# Zacken ins Kreis schneiden.



## Lukas (16. Februar 2006)

Hallo,

kann mir bitte jemand sagen, wie ich solch einen Kreis mit den Zacken hinbekomme wie man den hier auf der Seite links sehen kann?

http://www.noodlebox.be/ << Oranger Kreis mit Zacken.

Danke für Tipps!

Lukas


----------



## Alexander Groß (16. Februar 2006)

Hallo, nimm einfach das Polygon-Werkzeug und klicke anschliessend oben auf den kleinen Pfeil für die Geometrieoptionen. Das ist der Pfeil bevor man die Anzahl der Seiten eingeben kann. Dort kannst du auf Stern umstellen und dann alles so anpassen wie du willst.

Alex


----------



## Lukas (16. Februar 2006)

Leider scheint es damit niciht zu gehen.
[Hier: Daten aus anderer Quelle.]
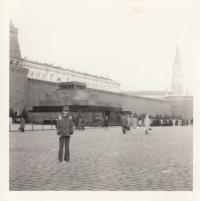 Martin Ehrlich před Mauzoleem V. I. Lenina v Moskvě v roce 1980. Jediný rodinný zahraniční zájezd za socialismu zaplatili rodiče proto, aby děti na vlastní oči viděly, že v komunisty adorovaném SSSR se žije hůř než v tehdejší ČSSR.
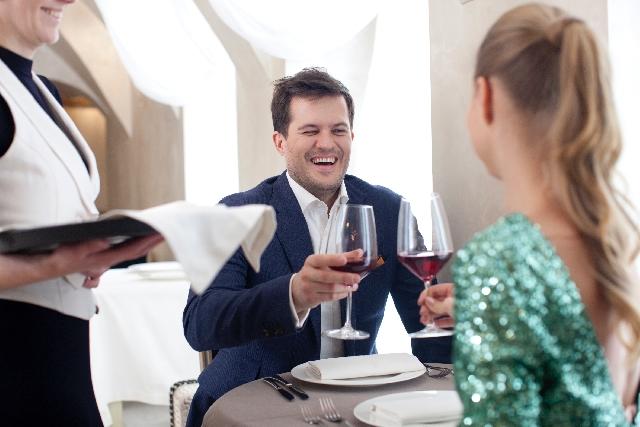 ワインを飲みテンションの高い男性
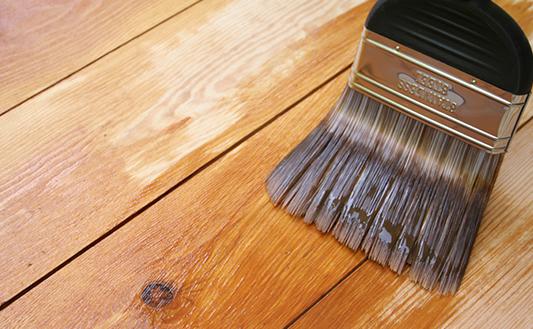 リボス自然健康塗料を塗装している写真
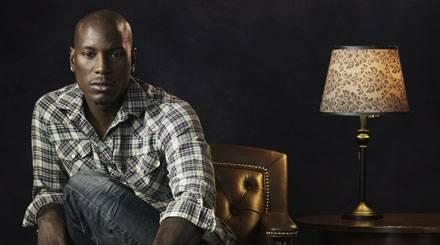 Tyrese Darnell Gibson versteckt neun Tattoos auf seinem Traumkörper.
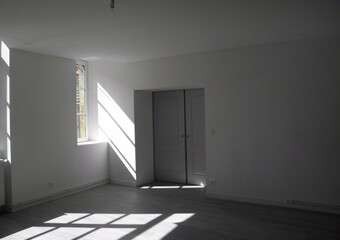 Location Appartement 4 pièces 108m² Charlieu (42190) - photo 2
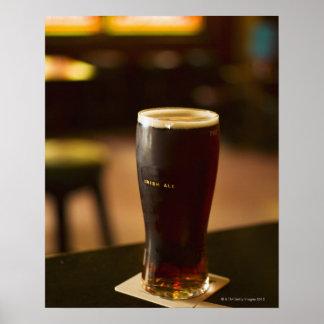 Vidrio de cerveza inglesa irlandesa en pub póster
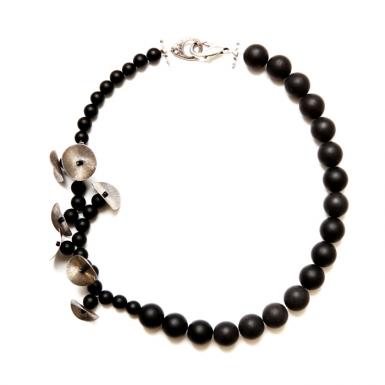 la-b-belladona-necklace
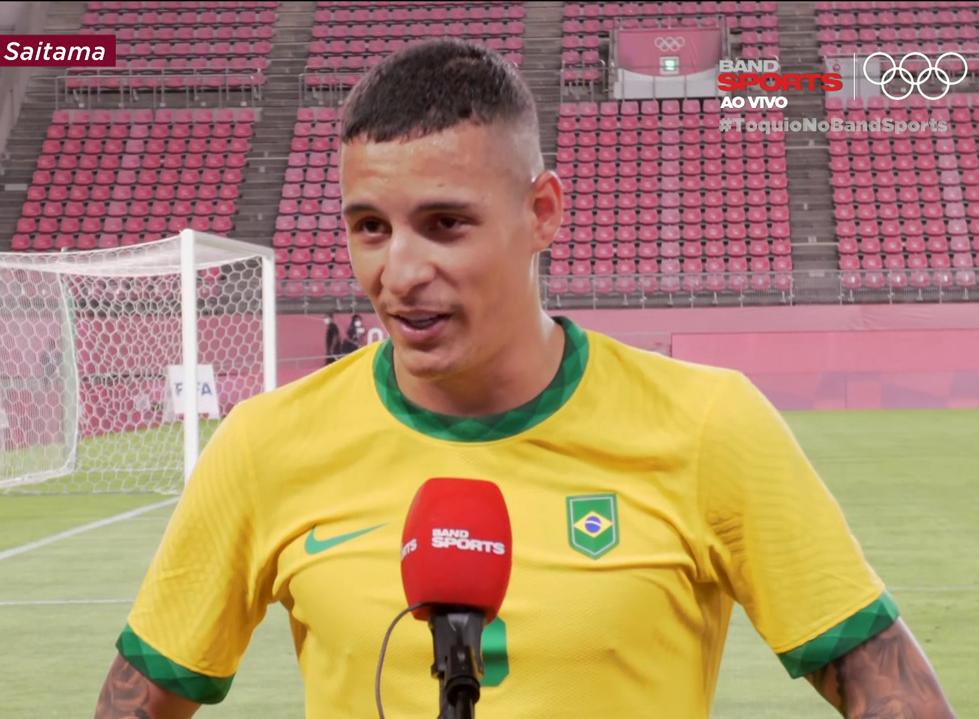 """Arana: """"povo brasileiro tem que estar com a gente"""""""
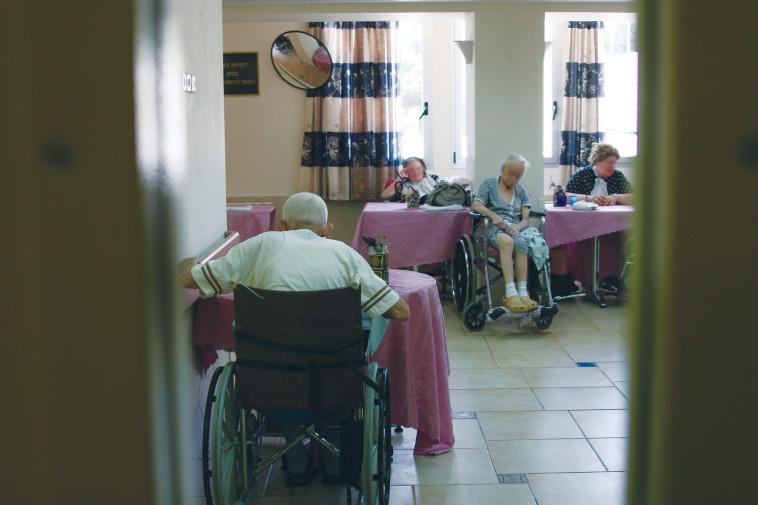 קשישים בבית אבות, אילוסטרציה (צילום: אנה קפלן, פלאש 90)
Ich weiss einach nicht was ich für Einstellungen vornehmen muss, um solch einen stern zu bekommen


----------



## Vale-Feil (16. Februar 2006)

Hey Lukas ich habe dir hier mal ne beispielgrafik erstellt


----------



## Philip Kurz (16. Februar 2006)

Lukas hat gesagt.:
			
		

> Leider scheint es damit niciht zu gehen. Ich weiss einach nicht was ich für Einstellungen vornehmen muss, um solch einen stern zu bekommen



Im Anhang nochmal die relevanten Einstellungen im Überblick. Zusammen mit Alexanders Tipp und Vale-Feils Beispiel dürfte das kein Problem mehr darstellen. 

Schönen Abend noch

Philip


----------



## Lukas (17. Februar 2006)

Super! Ich bedanke mich bei euch!

Lukas


----------